Die Lichter beider Maschinen durchzogen den Nachthimmel, als ob sie eine unsichtbare Verbindung hätten. Die Besatzungen ahnten nichts. In dem furchtbaren Moment, als die Tupolew und die Boeing 757 aufeinander prallten, erbebte der Himmel. Metall zersplitterte, Flammen umgaben die herabtrudelnden Flugzeughüllen, und die Nachtruhe Überlingens wurde vom Klang der zerberstenden Flugzeuge durchbrochen.

Während sich Überlingen von diesem Ereignis erholte, begann die Bundesstelle für Flugunfalluntersuchung (BFU) ihre Arbeit. Die BFU ist eine Institution mit der Aufgabe, die Ursachen von Flugunfällen aufzuklären. Bei jedem Flugzeugabsturz bemüht sich die BFU anhand von Berichten, Analysen und Befragungen die Puzzleteile von Unfällen wie diesen zusammenzusetzen. "Hierzu gilt es vor allem den Cockpit Voice Recorder (CVR) und den Flight Data Recorder (FDR) zu finden, welcher alle wichtigen Daten des Flugzeuges aufzeichnet", so Germout Freitag, der Leiter der Pressestelle der Bundesstelle für Unfalluntersuchung. Diese speichern unter anderem die Kommunikation der Piloten im Cockpit, Höhe und Geschwindigkeit der Maschine, Anzeigen im Cockpit und viele weitere Daten auf. "Das Team aus Experten und Ermittlern wird zu einem entscheidenden Faktor, um die Ursachen zu verstehen und daraus Lehren für die Zukunft zu ziehen", berichtet Freitag.
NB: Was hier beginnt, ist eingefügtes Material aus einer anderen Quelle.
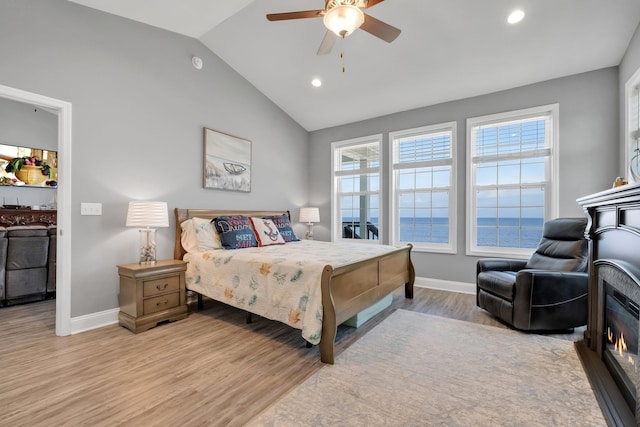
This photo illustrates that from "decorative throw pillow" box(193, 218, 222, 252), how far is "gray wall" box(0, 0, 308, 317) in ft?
1.25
Hierfür veröffentlicht die BFU ihren jährlichen Bericht sowie alle abgeschlossenen Statistiken und daraus resultierenden Sicherheitsempfehlungen.

Im Zeitraum von 2008 bis 2022 verzeichnet die BFU 64 Flugunfälle im deutschen Luftraum mit Luftfahrzeugen der gewerblichen Luftfahrt ab 5,7 Tonnen, also Fracht- und Passagiermaschinen. In den Jahren 2010 und 2013 registrierte die BFU vergleichsweise niedrige Unfallzahlen, dadurch sticht besonders 2012 mit einer erhöhten Anzahl hervor. In den drei Jahren von 2020 bis 2022 erfasste man hingegen eine insgesamt niedrigere Unfallquote. Der Durchschnitt über den gesamten Zeitraum liegt bei etwa 4,2 Unfällen pro Jahr. Diese Daten weisen auf Schwankungen hin, ohne dass ein klar erkennbarer Aufwärts- oder Abwärtstrend festgestellt werden kann.
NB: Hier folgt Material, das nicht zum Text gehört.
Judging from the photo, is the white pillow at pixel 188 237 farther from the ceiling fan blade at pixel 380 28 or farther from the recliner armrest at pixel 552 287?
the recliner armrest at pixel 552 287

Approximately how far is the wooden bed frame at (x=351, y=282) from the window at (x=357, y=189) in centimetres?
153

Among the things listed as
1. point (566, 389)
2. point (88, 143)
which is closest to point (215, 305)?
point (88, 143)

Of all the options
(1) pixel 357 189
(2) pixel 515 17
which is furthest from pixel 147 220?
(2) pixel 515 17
Im Lotsen-Kontrollraum überwachte der Fluglotse die Annäherung der russischen Tupolew und der DHL-Boeing 757. Seine Flugsicherungssysteme wurden durch Wartungsarbeiten außer Kraft gesetzt, darunter das bodengestützte Kollisionswarnsystem (Short Term Conflict Alert - STCA), das normalerweise 32 Sekunden vor der Kollision eine Warnung ausgesendet hätte. Gleichzeitig versagten die Telefondirektleitungen zu anderen Luftüberwachungszentren, während der Lotse durch den Ausfall des Ersatzsystems und unerwiderte Anrufe des Upper Area Control Center (UACC) Karlsruhe abgelenkt war. In den letzten Sekunden vor der Katastrophe erhielten die Flugzeugbesatzungen widersprüchliche Anweisungen vom Traffic Alert and Collision Avoidance System (TCAS) und dem Lotsen, wobei die mangelnde Klarheit in den Luftverkehrsregelungen möglicherweise zur Nichtbeachtung der TCAS-Anweisung durch die russische Besatzung beitrug.
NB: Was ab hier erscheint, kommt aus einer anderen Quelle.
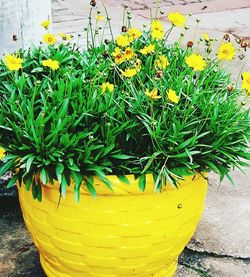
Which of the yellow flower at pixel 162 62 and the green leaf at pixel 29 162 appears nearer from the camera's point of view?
the green leaf at pixel 29 162

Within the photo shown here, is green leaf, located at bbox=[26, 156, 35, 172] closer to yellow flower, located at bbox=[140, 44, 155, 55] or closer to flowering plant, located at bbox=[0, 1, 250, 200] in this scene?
flowering plant, located at bbox=[0, 1, 250, 200]

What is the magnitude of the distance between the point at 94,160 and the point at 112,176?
0.28 feet

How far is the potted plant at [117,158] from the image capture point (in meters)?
2.20

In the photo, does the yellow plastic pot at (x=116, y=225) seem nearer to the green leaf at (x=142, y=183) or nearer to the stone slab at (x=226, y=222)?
the green leaf at (x=142, y=183)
Die nachstehenden Grafiken illustrieren die Anzahl der Flugunfälle mit schwer und tödlich Verletzten in den Jahren 2008 bis 2022. Bei den Unfällen mit Schwerverletzten zeigt sich eine gewisse Variation, wobei die Jahre 2011, 2013 und 2015 mit jeweils drei Vorfällen die höchsten Werte verzeichnen. 

Bei den Unfällen mit tödlich Verletzten gibt es jedoch eine deutliche Schwankung. Besonders auffällig sind die Jahre 2012 und 2014, in denen jeweils fünf tödlich Verletzte zu verzeichnen waren. Erwähnenswert ist, dass es in den Jahren 2020 bis 2022 keine tödlichen Verletzten in Flugunfällen gab.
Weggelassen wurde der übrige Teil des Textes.